"He who fights with monsters might take care lest he thereby become a monster. And if you gaze for long into an abyss, the abyss gazes also into you."
—Friedrich Nietzsche, "Jenseits von Gut und Bose, IV, 146."
The second installment in Namco’s epic series, Xenosaga II: Jenseits von Gut und Bose (Beyond Good and Evil in English, titled the same as Friedrich Nietzsche’s hugely influential 1886 work) takes its grandiose story to Second Miltia, unraveling the history of the Miltian Conflict, among other story arcs, and engulfing the gamer in an addictive atmosphere; a refined and expanded battle system; and, at times, an overdose of cinematic storytelling.
As a newbie to the world of Xenosaga, I was pleasantly surprised at the ease with which newcomers can step into the series—an element Namco boasts as one of the sequel’s strengths. The game begins not too surprisingly in the past on the embattled world Miltia. Your party starts out small, just two characters piloting a giant mech (officially titled E.S. Robots), but soon you meet up with Jin Uzuki and are forced to fight sans robots against some seriously powered-up baddies. After a set of cinema scenes, including an amazing sword fight clearly inspired by Yuen Wo Ping, you are sent back to the present.
I guess I should supplement all this by saying—don’t be too concerned with the who’s and why’s, I wasn’t. Thanks to an almost numbing amount of CGI scenes the story will tell itself in due time and whether you know everything about the Xenosaga world or not, it all makes sense (if you don’t skip at least one or two scenes along the way, you might just be insane!). For extra backstory, and depending on the store, you might still be able to find the promotional DVD with all the cinema scenes from Xenosaga I, available initially to preorders only, but I was able to procure one recently as a leftover at Electronics Boutique.
With the fundamental story highlights out of the way for the time being, that leaves us plenty of room to talk about the other reason to be playing this game—the battle system!

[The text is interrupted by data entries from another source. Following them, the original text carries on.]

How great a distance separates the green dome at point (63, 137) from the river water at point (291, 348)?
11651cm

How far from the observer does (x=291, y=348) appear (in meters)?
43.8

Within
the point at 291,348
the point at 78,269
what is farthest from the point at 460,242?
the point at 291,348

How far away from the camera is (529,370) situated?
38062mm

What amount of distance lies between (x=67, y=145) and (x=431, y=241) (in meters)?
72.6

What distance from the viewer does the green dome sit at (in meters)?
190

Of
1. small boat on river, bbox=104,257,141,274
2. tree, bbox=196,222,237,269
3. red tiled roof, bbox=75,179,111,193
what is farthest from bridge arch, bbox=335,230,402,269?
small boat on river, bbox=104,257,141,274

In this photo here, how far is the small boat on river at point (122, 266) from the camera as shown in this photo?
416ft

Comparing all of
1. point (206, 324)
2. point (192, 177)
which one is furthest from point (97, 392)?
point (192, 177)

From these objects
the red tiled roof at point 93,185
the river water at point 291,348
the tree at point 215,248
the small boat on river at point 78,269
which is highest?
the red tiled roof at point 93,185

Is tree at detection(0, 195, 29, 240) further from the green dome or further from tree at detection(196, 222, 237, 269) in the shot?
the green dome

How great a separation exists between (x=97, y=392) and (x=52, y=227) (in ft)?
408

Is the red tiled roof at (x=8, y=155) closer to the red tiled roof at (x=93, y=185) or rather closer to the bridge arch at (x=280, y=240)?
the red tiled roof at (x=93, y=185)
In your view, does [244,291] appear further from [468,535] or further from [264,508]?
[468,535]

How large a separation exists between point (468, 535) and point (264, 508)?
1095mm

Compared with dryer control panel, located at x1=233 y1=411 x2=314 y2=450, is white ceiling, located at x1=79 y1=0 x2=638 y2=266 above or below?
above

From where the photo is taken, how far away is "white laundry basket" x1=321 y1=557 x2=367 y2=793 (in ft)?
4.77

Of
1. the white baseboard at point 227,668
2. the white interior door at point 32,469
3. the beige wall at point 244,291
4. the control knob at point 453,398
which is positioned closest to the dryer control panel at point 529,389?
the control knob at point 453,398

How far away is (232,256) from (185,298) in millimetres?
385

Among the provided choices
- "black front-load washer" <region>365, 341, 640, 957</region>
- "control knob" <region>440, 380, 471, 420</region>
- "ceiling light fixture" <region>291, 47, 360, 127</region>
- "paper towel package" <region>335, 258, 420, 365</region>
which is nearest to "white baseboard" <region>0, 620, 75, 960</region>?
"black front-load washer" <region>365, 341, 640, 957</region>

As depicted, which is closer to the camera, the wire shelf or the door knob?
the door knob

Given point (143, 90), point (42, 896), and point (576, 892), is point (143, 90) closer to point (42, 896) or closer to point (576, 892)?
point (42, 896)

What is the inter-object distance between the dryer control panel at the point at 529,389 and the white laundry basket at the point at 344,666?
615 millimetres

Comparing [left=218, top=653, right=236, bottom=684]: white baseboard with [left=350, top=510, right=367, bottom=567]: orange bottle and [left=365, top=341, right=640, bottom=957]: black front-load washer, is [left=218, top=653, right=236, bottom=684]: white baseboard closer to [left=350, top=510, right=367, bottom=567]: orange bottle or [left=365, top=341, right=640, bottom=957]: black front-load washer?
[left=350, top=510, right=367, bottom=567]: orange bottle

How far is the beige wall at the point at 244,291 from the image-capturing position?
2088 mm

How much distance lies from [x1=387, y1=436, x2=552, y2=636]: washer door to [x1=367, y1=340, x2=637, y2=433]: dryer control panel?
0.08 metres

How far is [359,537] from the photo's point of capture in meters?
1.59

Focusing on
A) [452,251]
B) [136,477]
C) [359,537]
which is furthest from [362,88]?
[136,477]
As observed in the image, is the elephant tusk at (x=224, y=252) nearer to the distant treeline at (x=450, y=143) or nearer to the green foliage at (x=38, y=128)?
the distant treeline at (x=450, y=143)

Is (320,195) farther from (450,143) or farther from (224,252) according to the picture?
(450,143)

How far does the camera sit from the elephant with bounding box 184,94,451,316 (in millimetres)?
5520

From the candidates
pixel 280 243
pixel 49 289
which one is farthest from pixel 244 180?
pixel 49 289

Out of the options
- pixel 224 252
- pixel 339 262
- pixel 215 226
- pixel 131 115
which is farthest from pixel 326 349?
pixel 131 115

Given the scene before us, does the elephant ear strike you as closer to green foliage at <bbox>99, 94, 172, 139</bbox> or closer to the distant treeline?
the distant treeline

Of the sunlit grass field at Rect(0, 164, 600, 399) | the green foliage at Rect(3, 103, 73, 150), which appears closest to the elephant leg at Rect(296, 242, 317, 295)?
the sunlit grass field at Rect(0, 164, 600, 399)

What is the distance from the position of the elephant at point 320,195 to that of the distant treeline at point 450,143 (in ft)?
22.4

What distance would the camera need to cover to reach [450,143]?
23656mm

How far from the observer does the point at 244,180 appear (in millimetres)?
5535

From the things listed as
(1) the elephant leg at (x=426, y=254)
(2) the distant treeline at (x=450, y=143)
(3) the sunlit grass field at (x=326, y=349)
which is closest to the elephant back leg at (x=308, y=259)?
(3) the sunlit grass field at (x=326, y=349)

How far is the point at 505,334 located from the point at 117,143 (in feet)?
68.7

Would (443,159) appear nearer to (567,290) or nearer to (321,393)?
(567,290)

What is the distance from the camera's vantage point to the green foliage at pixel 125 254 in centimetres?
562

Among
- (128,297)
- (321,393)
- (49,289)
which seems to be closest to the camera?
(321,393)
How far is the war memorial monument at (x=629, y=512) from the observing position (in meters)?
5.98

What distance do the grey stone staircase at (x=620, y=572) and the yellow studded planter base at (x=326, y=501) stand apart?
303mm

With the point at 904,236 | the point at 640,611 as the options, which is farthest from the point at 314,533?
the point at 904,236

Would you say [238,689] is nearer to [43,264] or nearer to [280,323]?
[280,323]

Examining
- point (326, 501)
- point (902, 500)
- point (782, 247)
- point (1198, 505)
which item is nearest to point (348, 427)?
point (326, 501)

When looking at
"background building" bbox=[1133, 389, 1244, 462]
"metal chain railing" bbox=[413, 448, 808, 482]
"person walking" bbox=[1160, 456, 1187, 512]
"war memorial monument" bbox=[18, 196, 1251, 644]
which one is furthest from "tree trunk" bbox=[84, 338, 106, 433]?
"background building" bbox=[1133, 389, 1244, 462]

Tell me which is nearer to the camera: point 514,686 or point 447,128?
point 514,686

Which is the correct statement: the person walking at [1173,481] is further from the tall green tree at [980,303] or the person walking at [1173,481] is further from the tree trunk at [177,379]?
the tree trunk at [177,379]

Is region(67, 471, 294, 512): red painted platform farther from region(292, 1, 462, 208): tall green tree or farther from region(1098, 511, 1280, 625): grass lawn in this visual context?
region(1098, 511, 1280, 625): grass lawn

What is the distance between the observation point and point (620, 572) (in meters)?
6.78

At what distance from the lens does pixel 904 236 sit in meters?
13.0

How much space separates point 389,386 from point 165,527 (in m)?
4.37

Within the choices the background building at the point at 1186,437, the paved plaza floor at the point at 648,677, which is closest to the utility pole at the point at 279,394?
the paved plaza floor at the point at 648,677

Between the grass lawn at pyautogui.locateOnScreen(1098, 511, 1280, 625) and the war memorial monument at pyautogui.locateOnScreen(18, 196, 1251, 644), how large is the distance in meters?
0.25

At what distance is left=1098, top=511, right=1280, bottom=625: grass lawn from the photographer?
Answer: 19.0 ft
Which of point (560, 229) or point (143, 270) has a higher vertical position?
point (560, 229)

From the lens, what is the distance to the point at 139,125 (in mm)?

As I said earlier, you start out in robot combat (it takes two characters to pilot an E.S.), with long and short range weapons, as well as special attacks at your disposal, but are soon forced to fight with just your characters. The system is turn-based with some interesting additions that set it apart from other traditional style RPGs. Each character attacks with button combinations, such as MOMO, a100-Series Observational Realian aka an adroid thingy, who uses a bow.
Hitting the circle button launches a single attack at either an airborne or ground-based foe. But making use of the "stock" system will allow her to execute extended combos. Instead of attacking on a turn, you select "stock" and charge up for the next round, where you will be able to unleash two attacks and so on (you can charge up to 3 stocks to unleash deadly combos). I was also able to gain free stocks by sending enemies into "break" status.
Each enemy has a weak zone (in addition to weaknesses to elements such as fire and lighting) and by exploiting that zone, you can force an enemy into "break" state where a number of variables come into play. Not only can you do critical damage to enemies in this state, but you can also mercilessly pound on your foe by using another component of the system—boosting.
In essence, boosting lets you cut in line, so that you can follow up another character’s break attack to pop the enemy into the air, or knock them down. There are even double character attacks, but those are mostly needed for bosses and other difficult battles.